Work to be completed —
Copy out the data from the line with "Which among" to the line with "942 millimetres", character for character, including both of those lines.

Dataset rows —
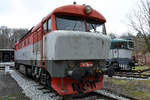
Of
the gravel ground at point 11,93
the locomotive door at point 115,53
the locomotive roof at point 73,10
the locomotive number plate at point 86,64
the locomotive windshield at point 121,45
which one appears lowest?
the gravel ground at point 11,93

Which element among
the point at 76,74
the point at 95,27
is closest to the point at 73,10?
the point at 95,27

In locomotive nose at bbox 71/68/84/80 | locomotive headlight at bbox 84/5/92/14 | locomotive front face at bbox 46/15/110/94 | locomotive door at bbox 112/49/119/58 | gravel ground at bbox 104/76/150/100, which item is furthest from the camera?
locomotive door at bbox 112/49/119/58

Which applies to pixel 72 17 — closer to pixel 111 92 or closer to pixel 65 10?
pixel 65 10

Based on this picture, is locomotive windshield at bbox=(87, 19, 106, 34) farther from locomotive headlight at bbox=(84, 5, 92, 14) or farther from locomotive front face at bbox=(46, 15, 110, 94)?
locomotive headlight at bbox=(84, 5, 92, 14)

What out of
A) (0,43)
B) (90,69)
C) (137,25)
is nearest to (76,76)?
(90,69)

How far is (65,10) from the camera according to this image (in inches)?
221

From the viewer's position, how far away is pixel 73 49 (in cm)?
543

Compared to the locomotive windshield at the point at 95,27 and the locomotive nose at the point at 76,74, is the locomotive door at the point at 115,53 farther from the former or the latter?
the locomotive nose at the point at 76,74

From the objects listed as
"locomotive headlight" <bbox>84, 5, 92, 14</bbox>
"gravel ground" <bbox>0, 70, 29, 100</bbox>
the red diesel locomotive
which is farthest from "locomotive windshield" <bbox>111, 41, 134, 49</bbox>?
"gravel ground" <bbox>0, 70, 29, 100</bbox>

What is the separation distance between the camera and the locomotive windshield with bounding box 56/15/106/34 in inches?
221

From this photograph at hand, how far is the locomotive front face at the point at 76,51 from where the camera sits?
17.1 feet

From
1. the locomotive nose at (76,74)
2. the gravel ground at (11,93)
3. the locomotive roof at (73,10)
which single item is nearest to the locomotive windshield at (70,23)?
the locomotive roof at (73,10)

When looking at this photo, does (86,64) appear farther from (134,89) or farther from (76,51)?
(134,89)

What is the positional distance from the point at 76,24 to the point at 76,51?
3.68 ft
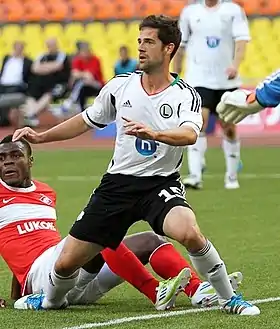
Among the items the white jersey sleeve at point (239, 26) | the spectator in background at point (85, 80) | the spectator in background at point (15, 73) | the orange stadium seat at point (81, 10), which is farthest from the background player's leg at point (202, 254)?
the orange stadium seat at point (81, 10)

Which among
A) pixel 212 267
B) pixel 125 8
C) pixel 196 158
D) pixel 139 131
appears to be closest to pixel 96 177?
pixel 196 158

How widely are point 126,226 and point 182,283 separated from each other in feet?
1.55

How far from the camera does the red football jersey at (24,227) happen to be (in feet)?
22.7

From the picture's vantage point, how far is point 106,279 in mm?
6852

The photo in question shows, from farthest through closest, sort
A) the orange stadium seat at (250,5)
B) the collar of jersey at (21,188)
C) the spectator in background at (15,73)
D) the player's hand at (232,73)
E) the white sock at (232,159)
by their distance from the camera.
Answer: the orange stadium seat at (250,5), the spectator in background at (15,73), the white sock at (232,159), the player's hand at (232,73), the collar of jersey at (21,188)

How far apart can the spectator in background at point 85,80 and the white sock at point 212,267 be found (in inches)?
772

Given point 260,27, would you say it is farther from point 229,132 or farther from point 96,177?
point 229,132

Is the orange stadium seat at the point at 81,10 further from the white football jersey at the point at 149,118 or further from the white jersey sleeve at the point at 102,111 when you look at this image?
the white football jersey at the point at 149,118

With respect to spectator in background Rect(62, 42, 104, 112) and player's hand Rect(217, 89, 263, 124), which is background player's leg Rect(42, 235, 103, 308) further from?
spectator in background Rect(62, 42, 104, 112)

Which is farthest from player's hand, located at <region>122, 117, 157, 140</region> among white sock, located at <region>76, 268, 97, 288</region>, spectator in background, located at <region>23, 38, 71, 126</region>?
spectator in background, located at <region>23, 38, 71, 126</region>

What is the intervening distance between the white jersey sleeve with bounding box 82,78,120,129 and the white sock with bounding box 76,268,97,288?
942 millimetres

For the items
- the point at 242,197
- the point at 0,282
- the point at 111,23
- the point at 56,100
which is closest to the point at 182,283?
the point at 0,282

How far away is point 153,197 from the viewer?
6301mm

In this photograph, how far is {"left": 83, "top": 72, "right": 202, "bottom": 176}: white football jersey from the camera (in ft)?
20.9
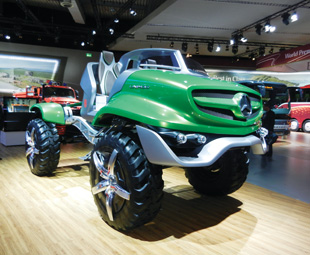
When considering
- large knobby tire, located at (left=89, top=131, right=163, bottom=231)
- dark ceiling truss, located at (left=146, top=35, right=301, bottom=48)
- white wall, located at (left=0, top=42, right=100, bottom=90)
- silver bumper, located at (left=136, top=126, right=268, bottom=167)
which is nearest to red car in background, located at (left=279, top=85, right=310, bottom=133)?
dark ceiling truss, located at (left=146, top=35, right=301, bottom=48)

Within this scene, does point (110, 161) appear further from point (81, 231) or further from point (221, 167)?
point (221, 167)

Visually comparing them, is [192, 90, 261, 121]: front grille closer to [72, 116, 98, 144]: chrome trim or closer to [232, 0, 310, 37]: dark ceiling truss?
[72, 116, 98, 144]: chrome trim

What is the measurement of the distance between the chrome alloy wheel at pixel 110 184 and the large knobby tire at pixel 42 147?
1.77 m

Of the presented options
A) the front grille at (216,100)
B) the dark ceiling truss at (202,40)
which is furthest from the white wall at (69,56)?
the front grille at (216,100)

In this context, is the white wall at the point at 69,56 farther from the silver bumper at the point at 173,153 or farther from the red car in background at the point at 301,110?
the silver bumper at the point at 173,153

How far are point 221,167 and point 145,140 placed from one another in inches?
57.1

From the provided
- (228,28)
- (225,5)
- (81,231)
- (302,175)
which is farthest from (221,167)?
(228,28)

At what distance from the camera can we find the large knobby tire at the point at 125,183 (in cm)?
233

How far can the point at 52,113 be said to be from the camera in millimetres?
4422

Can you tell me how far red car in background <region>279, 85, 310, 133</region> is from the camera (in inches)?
533

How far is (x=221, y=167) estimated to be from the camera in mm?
3367

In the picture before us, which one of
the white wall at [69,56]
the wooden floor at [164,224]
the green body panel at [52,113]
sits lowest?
the wooden floor at [164,224]

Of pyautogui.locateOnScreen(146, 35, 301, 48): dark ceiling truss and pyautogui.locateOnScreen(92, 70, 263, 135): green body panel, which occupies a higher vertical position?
pyautogui.locateOnScreen(146, 35, 301, 48): dark ceiling truss

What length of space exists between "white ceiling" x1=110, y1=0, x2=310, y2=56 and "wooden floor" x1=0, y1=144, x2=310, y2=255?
6.60 m
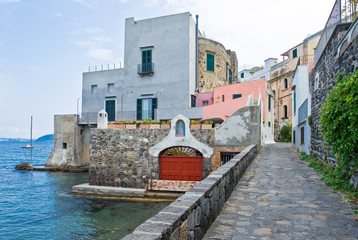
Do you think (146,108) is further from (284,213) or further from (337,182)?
(284,213)

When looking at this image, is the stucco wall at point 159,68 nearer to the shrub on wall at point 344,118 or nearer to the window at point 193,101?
the window at point 193,101

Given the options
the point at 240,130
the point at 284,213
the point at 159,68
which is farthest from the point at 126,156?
the point at 284,213

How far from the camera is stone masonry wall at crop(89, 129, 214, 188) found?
568 inches

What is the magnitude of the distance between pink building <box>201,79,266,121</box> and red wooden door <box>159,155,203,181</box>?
6.74 m

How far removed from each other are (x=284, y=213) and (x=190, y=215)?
2212 mm

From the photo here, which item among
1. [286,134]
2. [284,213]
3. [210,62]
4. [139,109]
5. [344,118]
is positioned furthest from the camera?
[286,134]

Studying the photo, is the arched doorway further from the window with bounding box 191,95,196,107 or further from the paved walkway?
the window with bounding box 191,95,196,107

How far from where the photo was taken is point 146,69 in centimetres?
2342

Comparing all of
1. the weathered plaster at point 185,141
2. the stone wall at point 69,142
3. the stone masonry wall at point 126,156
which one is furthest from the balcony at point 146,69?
the weathered plaster at point 185,141

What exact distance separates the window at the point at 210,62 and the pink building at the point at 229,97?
2447mm

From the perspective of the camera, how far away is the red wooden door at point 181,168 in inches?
555

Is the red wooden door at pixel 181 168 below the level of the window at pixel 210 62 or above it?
below

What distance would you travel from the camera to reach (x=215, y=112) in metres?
20.7

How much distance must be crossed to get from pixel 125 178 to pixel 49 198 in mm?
5040
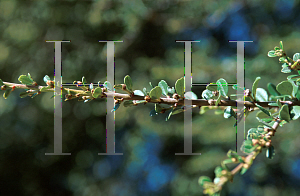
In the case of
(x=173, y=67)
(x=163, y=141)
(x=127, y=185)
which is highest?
(x=173, y=67)

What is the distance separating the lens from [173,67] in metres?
1.99

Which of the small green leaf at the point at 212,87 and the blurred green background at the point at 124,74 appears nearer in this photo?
the small green leaf at the point at 212,87

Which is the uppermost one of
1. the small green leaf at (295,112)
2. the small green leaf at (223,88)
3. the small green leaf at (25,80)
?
the small green leaf at (25,80)

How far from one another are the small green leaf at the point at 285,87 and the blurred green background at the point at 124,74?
155cm

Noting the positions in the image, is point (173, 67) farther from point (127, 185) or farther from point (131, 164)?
point (127, 185)

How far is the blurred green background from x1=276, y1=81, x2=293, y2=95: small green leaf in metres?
1.55

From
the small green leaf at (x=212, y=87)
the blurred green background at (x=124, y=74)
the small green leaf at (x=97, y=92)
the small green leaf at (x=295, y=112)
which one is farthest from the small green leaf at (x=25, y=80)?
the blurred green background at (x=124, y=74)

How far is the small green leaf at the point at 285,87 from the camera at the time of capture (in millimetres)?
385

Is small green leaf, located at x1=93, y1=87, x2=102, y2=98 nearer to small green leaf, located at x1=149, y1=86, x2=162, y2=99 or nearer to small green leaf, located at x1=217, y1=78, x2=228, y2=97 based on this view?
small green leaf, located at x1=149, y1=86, x2=162, y2=99

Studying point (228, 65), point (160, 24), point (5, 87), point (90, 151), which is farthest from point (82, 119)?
point (5, 87)

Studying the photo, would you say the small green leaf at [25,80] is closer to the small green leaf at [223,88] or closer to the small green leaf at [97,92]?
the small green leaf at [97,92]

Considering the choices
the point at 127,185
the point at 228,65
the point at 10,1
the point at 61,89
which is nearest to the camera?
the point at 61,89

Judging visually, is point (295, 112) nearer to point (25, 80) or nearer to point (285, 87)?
point (285, 87)

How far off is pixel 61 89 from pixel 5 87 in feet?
0.30
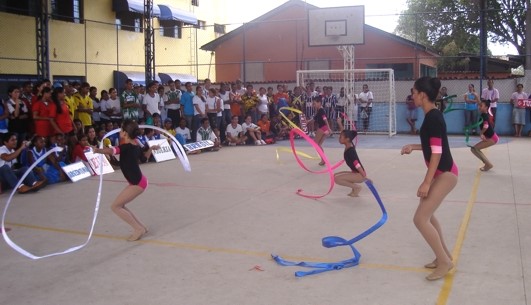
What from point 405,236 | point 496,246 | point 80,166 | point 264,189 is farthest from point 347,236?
point 80,166

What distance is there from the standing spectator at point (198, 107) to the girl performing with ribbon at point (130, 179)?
375 inches

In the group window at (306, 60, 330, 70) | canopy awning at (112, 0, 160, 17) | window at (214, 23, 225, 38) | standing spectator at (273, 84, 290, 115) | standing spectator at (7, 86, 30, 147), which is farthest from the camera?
window at (214, 23, 225, 38)

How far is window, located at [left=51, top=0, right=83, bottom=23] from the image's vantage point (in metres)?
23.8

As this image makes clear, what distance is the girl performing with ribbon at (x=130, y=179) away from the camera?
679 centimetres

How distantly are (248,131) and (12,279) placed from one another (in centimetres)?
1282

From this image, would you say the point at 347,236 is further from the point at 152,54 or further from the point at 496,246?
the point at 152,54

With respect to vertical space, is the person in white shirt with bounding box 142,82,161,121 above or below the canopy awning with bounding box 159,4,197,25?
below

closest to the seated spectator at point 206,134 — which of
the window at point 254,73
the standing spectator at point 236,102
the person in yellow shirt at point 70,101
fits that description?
the standing spectator at point 236,102

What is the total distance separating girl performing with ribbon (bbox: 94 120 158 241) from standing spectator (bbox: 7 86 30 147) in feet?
19.4

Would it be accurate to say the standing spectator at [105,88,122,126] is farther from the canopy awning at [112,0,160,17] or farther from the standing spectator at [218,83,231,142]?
the canopy awning at [112,0,160,17]

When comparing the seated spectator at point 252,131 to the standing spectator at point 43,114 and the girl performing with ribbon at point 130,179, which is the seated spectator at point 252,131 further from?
the girl performing with ribbon at point 130,179

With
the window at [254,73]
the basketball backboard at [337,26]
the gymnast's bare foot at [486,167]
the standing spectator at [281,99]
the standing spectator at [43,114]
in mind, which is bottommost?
the gymnast's bare foot at [486,167]

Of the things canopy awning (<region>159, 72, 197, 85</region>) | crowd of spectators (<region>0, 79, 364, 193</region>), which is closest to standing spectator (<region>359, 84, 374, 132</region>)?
crowd of spectators (<region>0, 79, 364, 193</region>)

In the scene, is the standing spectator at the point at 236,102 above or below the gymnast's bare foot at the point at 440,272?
above
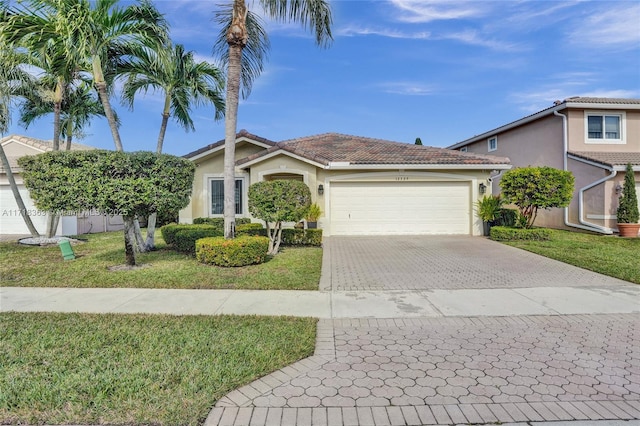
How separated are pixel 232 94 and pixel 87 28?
3441 mm

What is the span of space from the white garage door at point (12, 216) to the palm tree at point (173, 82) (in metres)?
8.27

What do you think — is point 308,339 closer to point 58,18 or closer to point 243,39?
point 243,39

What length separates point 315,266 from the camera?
890 cm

Answer —
Which among
A) pixel 212 267
B) pixel 125 8
C) pixel 196 158
D) pixel 139 131
appears to be closest to pixel 96 177?
pixel 196 158

How widely are point 126,226 and point 182,283 separated from each other in feet?
1.55

How far from the camera does the red football jersey at (24,227) happen to be (in feet)?
22.7

From the picture's vantage point, how far is point 106,279 in mm?
6852

The photo in question shows, from farthest through closest, sort
A) the orange stadium seat at (250,5)
B) the collar of jersey at (21,188)
C) the spectator in background at (15,73)
D) the player's hand at (232,73)
E) the white sock at (232,159)
by their distance from the camera.
Answer: the orange stadium seat at (250,5), the spectator in background at (15,73), the white sock at (232,159), the player's hand at (232,73), the collar of jersey at (21,188)

How far apart can the spectator in background at point 85,80 and the white sock at point 212,267 be found (in inches)?
772

Given point 260,27, would you say it is farther from point 229,132 or farther from point 96,177?
point 229,132

Is the orange stadium seat at the point at 81,10 further from the white football jersey at the point at 149,118 or further from the white jersey sleeve at the point at 102,111 when you look at this image?
the white football jersey at the point at 149,118

With respect to spectator in background Rect(62, 42, 104, 112) and player's hand Rect(217, 89, 263, 124), which is background player's leg Rect(42, 235, 103, 308) further from?
spectator in background Rect(62, 42, 104, 112)

Which is farthest from player's hand, located at <region>122, 117, 157, 140</region> among white sock, located at <region>76, 268, 97, 288</region>, spectator in background, located at <region>23, 38, 71, 126</region>?
spectator in background, located at <region>23, 38, 71, 126</region>

What is the intervening distance between the white jersey sleeve with bounding box 82,78,120,129 and the white sock with bounding box 76,268,97,288?
942 millimetres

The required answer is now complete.